Minggu, 12 Oktober 2014

Rental PS : Bagian 2


Penuh, adalah kesan pertama yang kami dapati disana, namun berbeda dari suasana syahdu saat mengaji, tempat itu penuh sesak dengan segerombolan orang yang rata-rata kebanyakan adalah anak bersekolah seusia kami yang kami lihat masih berpakaian seragam coklat pramuka lengkap dengan tas dan sepatu mereka, serta asap rokok yang mengepul disana sini, “Uuuhhh bauuu,, sesak dan pengap..” hasil hisapan orang dewasa yang tak tau malu, atau tak mau kalah bermain video game dengan kami. Ini hanyalah satu dari beberapa kesengsaraan yang akan aku alami di rental PS ini kawan. Bangku-bangku hijau dan merah yang tersusun pada ruangan yang ku perkirakan ukurannya tiga kali tiga meter itu sudah tidak mampu menampung masa yang hadir disana, beruntung tubuh kecil kami mampu menyelinap diantara mereka. Dan kini dihadapan dihadapan kami telah tersusun lima buah televisi, lengkap dengan video game Playstation yang tengah popular saat itu, diatas televesi, pada bagian tembok itu terpampang puluhan Kaset Playstation yang
diberikan nomor pada tiap sudutnya, hal ini dimaksudkan untuk memudahkan pemain saat memilih Game yang mereka inginkan, dengan menyebutkan nomor saja, operator langsung memberikan kaset video game keinginan mereka. Sementara Remote Control yang sedari tadi tergeletak di meja operator digunakan untuk mengatur waktu atau Timer pada lima buah televisi didepan kami. Tarif yang diberikan terhitung dalam kelipatan tiga puluh menit atau setengah jam, seperti yang terpampang dalam poster sederhana buatan sang operator yang dipasang pada tembok bagian luar dan sisi depan dari meja operator itu, terpampang jelas disana “PS One : Rp.3000/jam, Gratis 1 jam untuk 10 kupon yang ditukar ” tawaran yang cukup menarik bagi anak-anak seusia kami.

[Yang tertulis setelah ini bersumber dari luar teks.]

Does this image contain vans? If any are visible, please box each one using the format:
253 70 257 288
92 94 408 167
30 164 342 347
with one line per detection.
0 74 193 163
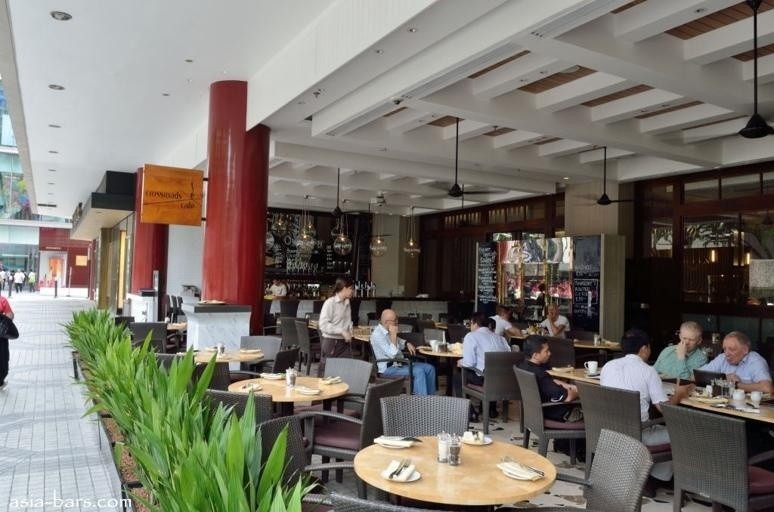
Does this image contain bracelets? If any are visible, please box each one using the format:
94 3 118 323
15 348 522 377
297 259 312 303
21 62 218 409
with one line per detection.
405 341 408 346
735 382 737 389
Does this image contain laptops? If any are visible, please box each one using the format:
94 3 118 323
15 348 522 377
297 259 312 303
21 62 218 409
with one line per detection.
693 368 728 391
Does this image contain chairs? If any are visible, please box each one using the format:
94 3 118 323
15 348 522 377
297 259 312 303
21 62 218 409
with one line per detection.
107 293 774 509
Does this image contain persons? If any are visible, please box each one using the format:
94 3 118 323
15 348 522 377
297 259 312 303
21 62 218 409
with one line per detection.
691 331 774 394
654 320 709 380
489 305 522 336
453 312 511 422
488 317 496 333
319 278 355 373
599 329 675 481
0 281 14 386
371 308 436 396
0 268 36 292
536 302 570 339
266 278 287 315
520 335 585 462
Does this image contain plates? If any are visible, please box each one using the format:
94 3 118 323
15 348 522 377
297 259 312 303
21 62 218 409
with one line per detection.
263 376 282 379
378 435 410 449
197 301 226 305
380 467 421 482
501 467 527 481
240 385 262 391
240 349 260 353
457 435 492 445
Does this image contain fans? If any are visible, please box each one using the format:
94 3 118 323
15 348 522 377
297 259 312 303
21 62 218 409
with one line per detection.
674 0 774 152
422 115 507 201
327 166 361 218
572 144 635 207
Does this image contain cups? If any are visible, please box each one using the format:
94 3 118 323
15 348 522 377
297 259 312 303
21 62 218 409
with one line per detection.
751 390 761 408
733 390 746 410
584 360 598 373
429 340 447 353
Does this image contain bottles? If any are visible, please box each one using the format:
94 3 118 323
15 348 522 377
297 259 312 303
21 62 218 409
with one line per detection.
435 429 452 462
696 379 735 406
521 323 545 335
284 367 295 387
217 342 226 358
448 432 463 464
353 281 375 297
594 334 603 346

Berdir dan menunggu hanya ini yang bisa kami lakukan, jam dinding yang berada tepat diatas televise urutan ke tiga telah menunjukan pukul tiga sore, itu artinya sebentar lagi kumandang azan Ashar akan berkumandang dan itu berarti acara pengajian rutinku akan segera dimulai.Namun Wawan masih setia berdiri menunggu disampingku, pun aku sudah bilang padanya “ini akan lama, kita gak mungkin bisa main, yang nunggu masih banyak” karna masih banyak orang menunggu giliran yang sudah hadir sebelum kami , maka tak terbayangkan olehku jam berapa kami baru bisa memainkannya. Karna sekiranya, orang-orang itu seperti tak kenal waktu saja, ada yang bermain tiga puluh menit, enam puluh menit, Sembilan puluh menit bahkan sampai seratus dua puluh menit atau dua jam. Ini adalah kesengsaraanku yang kedua kawan, Menunggu mereka berpuluh-puluh menit sambil berdiri itu, ahh.. melelahkan sekali, sampai putus asa aku rasanya. “Wan balik ajah yuk, kita Ngaji, udah mulai kali sekarang.. ini masih lama banget..” ucapku padanya. “Sabar , bentar lagi juga selesai, tungguin ajah, kan udah gue bayarin tadi, nih kuponnya juga udah dapet, punya Lu satu, gue satu..” ia menolak ajakanku, dengan dalih sudah membayar untuk waktu bermain kami pada operator. Aku tak mampu berkata-kata lagi, yang bisa ku lakukan adalah bersabar menunggu dan berharap ayah dan ibuku tidak tau kalau aku bolos mengaji untuk bermain PS dirental ini.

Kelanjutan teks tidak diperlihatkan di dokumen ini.